Kleine liefde
Wie in deze tijd naar buiten gaat en in de voegen van de straat naar planten speurt, zal het al snel opvallen, zeker in de stad, dat daar allerlei grasjes groeien die er in het begin van het jaar nog niet te vinden waren. Het zijn profiteurs van warm weer en komen vaak overgewaaid uit moestuinen en ander kweekgedoe, oorspronkelijk zelfs waarschijnlijk uit de landbouw of graanoverslag. Deze kleine grassen worden platgelopen, afgebrand, afgeborsteld en doodgespoten, maar veel tijd hebben ze niet nodig om zich in groot aantal voort te planten. Ook liefdegrassen zijn hier meester in.
Klein liefdegras Eragrostis minor met haar aren, die uit 8-20 bloemen, en dus vruchtjes bestaan, is een van de twee algemenere liefdegrassen in Nederland en België. De andere is Straatliefdegras. De aren van Klein liefdegras vallen makkelijk uiteen en profiteren van elke beweging die wij ze geven. Aangezien elke tak van de plant al snel meer dan 30 aartjes heeft en elke plant als snel vier takken heeft, zijn 2400 vruchtjes per plant geen uitzondering.

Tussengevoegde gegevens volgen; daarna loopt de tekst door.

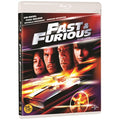 [Blu-ray] Fast And The Furious 4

Daarmee lijkt Klein liefdegras al snel niet meer zo lief en klein, maar ook met deze overweldigende hoeveelheid zaad is de verspreiding van de plant nog altijd relatief beperkt. Ze blijft redelijk beperkt tot straatrandjes en andere stenige habitats zoals spoorbeddingen. In moestuinen is het waarschijnlijk vaak te rijk. In wegbermen en gazons is waarschijnlijk te veel concurrentie.
Wie met een loep de plant bekijkt zal de aartjes van klein liefdegras zeker waarderen. Als er op een schoolplaat een mooi compleet aartje getoond moet worden dan zou ik Klein liefdegras kiezen. Als men toch een loep ter hand neemt is het ook aan te raden de bladrand, aan de basis, af te speuren op de merkwaardige klierknobbels. Een soort zwarte punten. Wie dat ziet weet ook meteen zeker dat het geen Straatliefdegras is. Die heeft trouwens nog kleinere aartjes.